Laszlo Banky, 51, of Castle Road, breached eight fire regulations at his four storey building in North Marine Road.

He also did not notify Scarborough Borough Council that he was running the guest house, or obtain the appropriate licence.

The building was occupied by Banky himself and eight tenants, including a family with three children between the ages of eight and 14.

On March 1 last year, an anonymous phone call was made to Scarborough Council, expressing concerns over fire safety at the building.

When inspectors visited the property, the building was shut down and tenants were immediately rehoused by the local authority.

Two days later, in an inspection by fire safety officers, several breaches were discovered.

Escape routes were obstructed, some doors were not fire resistant while the fire resistant glazing on other doors was broken.

Fire detection equipment at the building was also described as inadequate.

When Banky was interviewed by police on March 15, he accepted that he had not undertaken any fire risk assessment.

He also accepted that he had not sought a licence for the premises.

Recorder Deborah Sherwin told the hearing at York Crown Court, sitting at Harrogate Magistrates’ Court, that she had been “horrified” by the dangers caused.

Adam Birkby, representing Banky, said: “This was not a landlord delivering slum accommodation.

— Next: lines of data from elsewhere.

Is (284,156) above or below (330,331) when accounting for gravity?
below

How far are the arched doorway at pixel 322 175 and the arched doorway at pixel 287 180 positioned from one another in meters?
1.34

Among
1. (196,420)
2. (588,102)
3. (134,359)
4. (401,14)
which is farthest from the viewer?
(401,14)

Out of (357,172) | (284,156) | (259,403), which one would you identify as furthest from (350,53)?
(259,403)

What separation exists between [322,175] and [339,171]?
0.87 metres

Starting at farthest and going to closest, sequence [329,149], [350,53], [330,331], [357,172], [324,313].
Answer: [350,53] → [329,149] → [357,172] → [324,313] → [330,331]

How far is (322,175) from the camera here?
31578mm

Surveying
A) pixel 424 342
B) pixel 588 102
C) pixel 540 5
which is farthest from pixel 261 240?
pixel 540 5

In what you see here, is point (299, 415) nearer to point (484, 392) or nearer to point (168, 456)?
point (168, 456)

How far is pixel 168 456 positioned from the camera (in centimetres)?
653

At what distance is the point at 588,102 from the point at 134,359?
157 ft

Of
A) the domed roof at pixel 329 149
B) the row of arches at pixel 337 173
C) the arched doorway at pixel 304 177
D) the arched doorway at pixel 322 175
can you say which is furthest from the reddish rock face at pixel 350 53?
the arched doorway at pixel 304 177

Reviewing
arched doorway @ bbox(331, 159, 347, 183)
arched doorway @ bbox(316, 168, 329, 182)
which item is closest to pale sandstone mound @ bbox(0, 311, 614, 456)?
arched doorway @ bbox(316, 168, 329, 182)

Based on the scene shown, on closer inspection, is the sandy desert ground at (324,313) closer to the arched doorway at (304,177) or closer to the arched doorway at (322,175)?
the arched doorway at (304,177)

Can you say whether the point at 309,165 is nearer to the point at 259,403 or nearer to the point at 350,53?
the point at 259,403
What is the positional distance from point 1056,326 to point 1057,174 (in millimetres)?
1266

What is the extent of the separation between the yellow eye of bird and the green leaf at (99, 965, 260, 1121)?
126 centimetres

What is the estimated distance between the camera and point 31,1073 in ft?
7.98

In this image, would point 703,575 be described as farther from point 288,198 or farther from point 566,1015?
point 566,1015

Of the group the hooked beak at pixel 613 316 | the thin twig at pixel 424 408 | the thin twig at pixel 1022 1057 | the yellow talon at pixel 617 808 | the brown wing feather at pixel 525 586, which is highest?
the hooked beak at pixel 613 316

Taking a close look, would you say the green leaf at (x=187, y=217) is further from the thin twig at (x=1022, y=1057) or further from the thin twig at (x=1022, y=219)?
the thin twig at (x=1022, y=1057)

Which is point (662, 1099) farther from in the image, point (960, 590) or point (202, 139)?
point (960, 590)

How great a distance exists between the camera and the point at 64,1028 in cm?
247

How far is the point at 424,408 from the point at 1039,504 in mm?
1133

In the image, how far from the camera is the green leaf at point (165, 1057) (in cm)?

He was an amateur who did not understand the regime that is there to protect tenants.”

He added that Banky has since sold the guesthouse at a heavy loss and is considering declaring himself bankrupt.

Recorder Sherwin sentenced Banky to a 12 month community order and told him to complete 100 hours of community service.

She added: “I accept your failings were borne out of ignorance, but if people are going to be landlords, it is their responsibility to follow regulations.

“Looking at the photographs of the building the potential for danger was only too obvious.”